# buying knives in Tokyo



## snowman12 (Feb 13, 2014)

I'll be traveling to Japan for holidays and will spend several days in Tokyo and several in Kyoto.
Would any of you be able to recommend a good knives shop there that would be worth visiting? I only have one Japanese knife so far (Konosuke HD2 Gyuto), but would be very keen to use the opportunity of this trip to buy some more quality knives 
Any suggestions what I should look for? A shop and even perhaps knives recommendation?
many thanks!


----------



## brianshaw (Dec 18, 2010)

Try starting by reviewing this recent thread on the same topic. Good luck to you.

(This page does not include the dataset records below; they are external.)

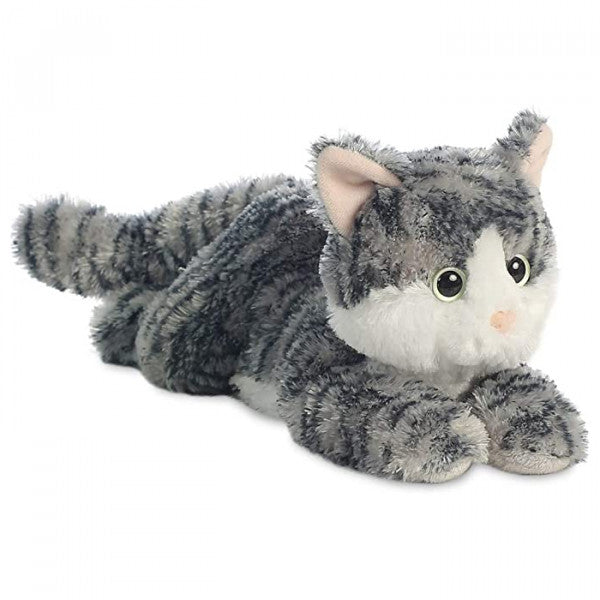 Peluche Chat assis gris et blanc 19 cm - Authentic Peluches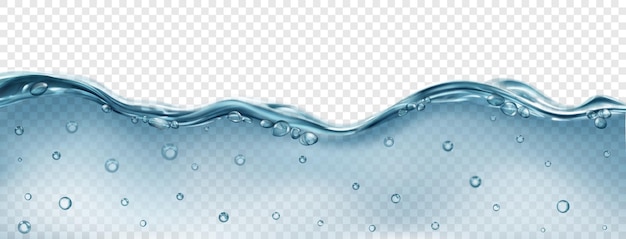 Vector translucent wave of sea water in gray color with air bubbles on the surface and in the depth isolated on transparent background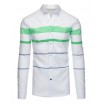Bavlněná pánská košile bílé barvy s barevnými pruhy a dlouhým rukávem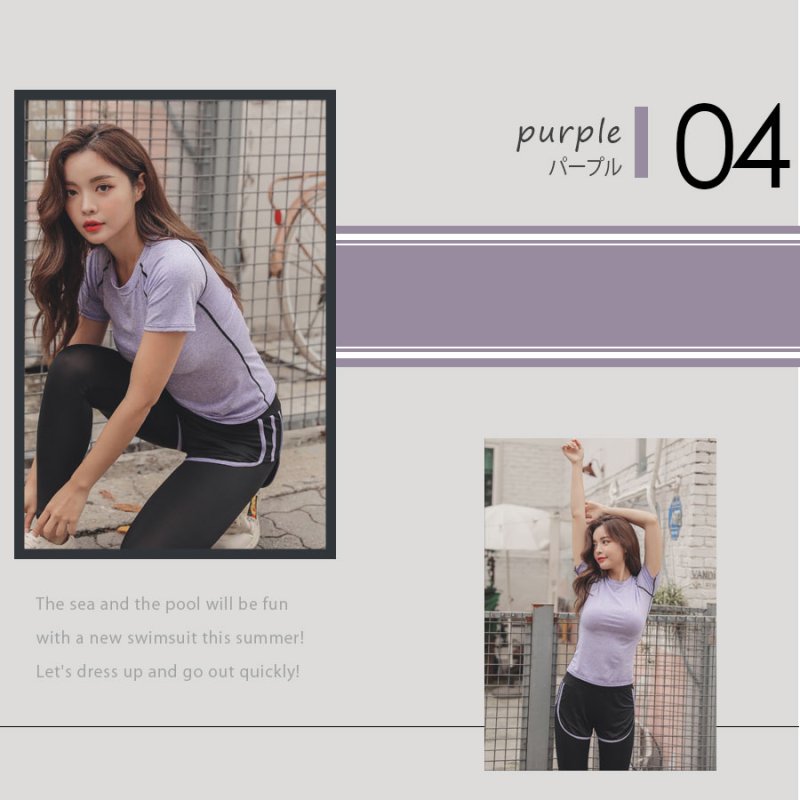 画像9: ヨガスポーツウェア セット　ヨガ2点セット ヨガウェア 上下セット レディース 体型カバー 半袖 Tシャツ ハイウエスト ヨガパンツ レギンス ピラティス トレーニング ジム スポーツウェア 吸汗速乾 (9)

https://cheftalk.com/index.php?threads/buying-advice-japanese-chef-knife.91873/


----------



## HellaSteph (Sep 11, 2012)

Oh wow, I'm so bookmarking this for my upcoming trip! Thanks!


----------



## foody518 (Aug 6, 2015)

Tsubaya is mentioned in the thread Brian's linked. 
Anything in particular you are wanting? A supplement to your Konosuke?


----------



## snowman12 (Feb 13, 2014)

Yes, to expand my collection of high quality knives and have them also for other utilities; as most in Europe I've grown up with just Henckels/Wusthof style knives and apart from the Konosuke these are the only knives I have. I use Konosuke for making Sushi even 
...So, definitely I'd look to buy a good Yangiba, a strong Deba, and a couple of nice pairing knives. I also like the looks of Santoku knives, but not sure if I'd find much use for them that cannot be done between a Gyuto and Deba; or should I get one and learn its specific uses? Anything else to recommend?
Cheers!


----------



## foody518 (Aug 6, 2015)

How are you sharpening currently?


----------



## snowman12 (Feb 13, 2014)

I use Edge Pro system, however I'm not very satisfied with it - takes time to assemble, disassemble, clean up etc.


----------



## foody518 (Aug 6, 2015)

I'm not sure those jig systems are compatible with single beveled knives like yanagiba, deba, usuba


----------



## millionsknives (Apr 25, 2014)

I'm sure. They are not!


----------